The QA framework read document/text and answer questions about it. It is using Sequence model, different NLP features and data of Microsoft Research WikiQA Corpus.
The train and test data set contains the following attributes:
- QuestionID
- Question
- DocumentID
- DocumentTitle
- SentenceID
- Sentence
- Label (answer sentence, if label=1)
Construct three different types of data from raw for training the model: Question, Document and Answer as following figure. To construct the document data, we concatenate (with space) each sentence that has same DocumentID. To construct the answer data, we use the sentence that has Label as 1.
The following figure shows the original raw data:
Please refer to the report.pdf for more details
The pre-trained word embedding layer used is gloVe with word vector size = 100, which is the size that is popular in industry and it is reasonable in terms of computational time and performance as having largest size does not seems to improve performance significantly while computational time and memory usage increases the same time.
There are 4 different Features have been extracted from the Dataset. They are the
- PoS tags
- TF-IDF
- Named Entity tags
- Word match feature
To quickly summarise, the best features is Word match feature in terms of training accuracy. One potential reason is that Word Match Feature directly exposes mutual information between Document and Question as Word match contains information about tokens appear on both Document and Question.
Instead of using one single end to end sequence model, a Pipeline of 2 different sequence models were involved. On the following figures there are 2 different sequence model, the top one is a Binary Model that classify if a given doc and question has answer or not. While on the bottom one is a Multi-Label sequence model, that predicts start and end token position given a doc and question.

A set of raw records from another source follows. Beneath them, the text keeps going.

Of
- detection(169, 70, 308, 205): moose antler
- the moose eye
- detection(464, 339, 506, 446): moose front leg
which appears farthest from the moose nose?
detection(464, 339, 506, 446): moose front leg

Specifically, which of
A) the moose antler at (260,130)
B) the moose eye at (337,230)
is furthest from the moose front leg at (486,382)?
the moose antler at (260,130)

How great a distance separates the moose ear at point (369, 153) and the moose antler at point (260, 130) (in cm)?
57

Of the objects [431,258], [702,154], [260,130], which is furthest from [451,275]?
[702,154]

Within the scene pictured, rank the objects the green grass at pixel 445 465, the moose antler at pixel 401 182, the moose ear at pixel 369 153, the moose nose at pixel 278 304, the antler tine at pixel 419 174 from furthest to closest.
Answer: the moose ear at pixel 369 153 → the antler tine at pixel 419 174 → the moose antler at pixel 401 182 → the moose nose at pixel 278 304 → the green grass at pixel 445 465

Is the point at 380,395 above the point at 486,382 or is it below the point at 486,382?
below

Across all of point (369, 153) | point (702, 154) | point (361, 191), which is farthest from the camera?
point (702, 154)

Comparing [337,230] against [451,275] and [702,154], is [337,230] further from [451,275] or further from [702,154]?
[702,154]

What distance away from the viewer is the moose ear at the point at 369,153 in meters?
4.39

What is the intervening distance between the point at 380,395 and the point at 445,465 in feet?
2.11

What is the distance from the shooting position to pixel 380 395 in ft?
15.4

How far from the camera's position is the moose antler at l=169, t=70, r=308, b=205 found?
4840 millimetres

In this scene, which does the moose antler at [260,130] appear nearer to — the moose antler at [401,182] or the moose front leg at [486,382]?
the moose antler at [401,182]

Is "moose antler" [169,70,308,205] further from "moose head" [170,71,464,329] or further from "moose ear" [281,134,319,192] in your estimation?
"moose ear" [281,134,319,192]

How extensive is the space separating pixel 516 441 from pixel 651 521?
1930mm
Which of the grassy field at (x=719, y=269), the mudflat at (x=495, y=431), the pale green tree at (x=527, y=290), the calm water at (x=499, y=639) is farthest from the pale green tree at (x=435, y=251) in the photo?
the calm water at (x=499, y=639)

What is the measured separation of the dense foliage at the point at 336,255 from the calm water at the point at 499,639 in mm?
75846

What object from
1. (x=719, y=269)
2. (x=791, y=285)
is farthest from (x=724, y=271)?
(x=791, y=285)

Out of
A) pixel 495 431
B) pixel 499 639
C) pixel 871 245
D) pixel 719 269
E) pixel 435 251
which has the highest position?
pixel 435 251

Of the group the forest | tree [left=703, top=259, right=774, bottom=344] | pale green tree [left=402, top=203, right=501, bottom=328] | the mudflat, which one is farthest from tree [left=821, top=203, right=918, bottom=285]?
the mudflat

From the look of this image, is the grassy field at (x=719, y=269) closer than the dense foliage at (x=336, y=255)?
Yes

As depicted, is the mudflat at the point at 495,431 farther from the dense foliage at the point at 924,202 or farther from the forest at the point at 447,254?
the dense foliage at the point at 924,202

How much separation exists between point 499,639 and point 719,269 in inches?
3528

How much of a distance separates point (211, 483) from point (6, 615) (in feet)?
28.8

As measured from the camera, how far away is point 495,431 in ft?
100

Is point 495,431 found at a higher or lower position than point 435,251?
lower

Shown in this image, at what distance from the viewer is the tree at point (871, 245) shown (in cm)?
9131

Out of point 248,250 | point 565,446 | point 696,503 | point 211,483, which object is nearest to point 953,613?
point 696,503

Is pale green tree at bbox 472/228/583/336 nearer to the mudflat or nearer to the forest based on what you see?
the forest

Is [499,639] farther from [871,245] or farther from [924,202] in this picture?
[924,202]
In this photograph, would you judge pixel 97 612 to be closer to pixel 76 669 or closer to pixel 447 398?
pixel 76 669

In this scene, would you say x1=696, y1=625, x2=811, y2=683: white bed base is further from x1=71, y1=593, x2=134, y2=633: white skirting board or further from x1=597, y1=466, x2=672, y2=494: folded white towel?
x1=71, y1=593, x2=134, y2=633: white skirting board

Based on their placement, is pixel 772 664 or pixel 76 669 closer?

The reason for using a Pipeline is that the labels distribution are highly Imbalance.
There are 1666 class (i.e. 1666 possible position of start and end tokens), and most of the data contains no answer, thus belongs class 0. While the rest of the data are spread out over classes 1-1665(i.e. 60% of class 0, with the rest 40% of data spread out over classes 1-1665 thus each class has average of 0.4/1665 proportion), which is very difficult to train a sequence model with good performance on this highly imbalanced dataset, especially when Colab has limited computational resource for training a high capacity model architecture.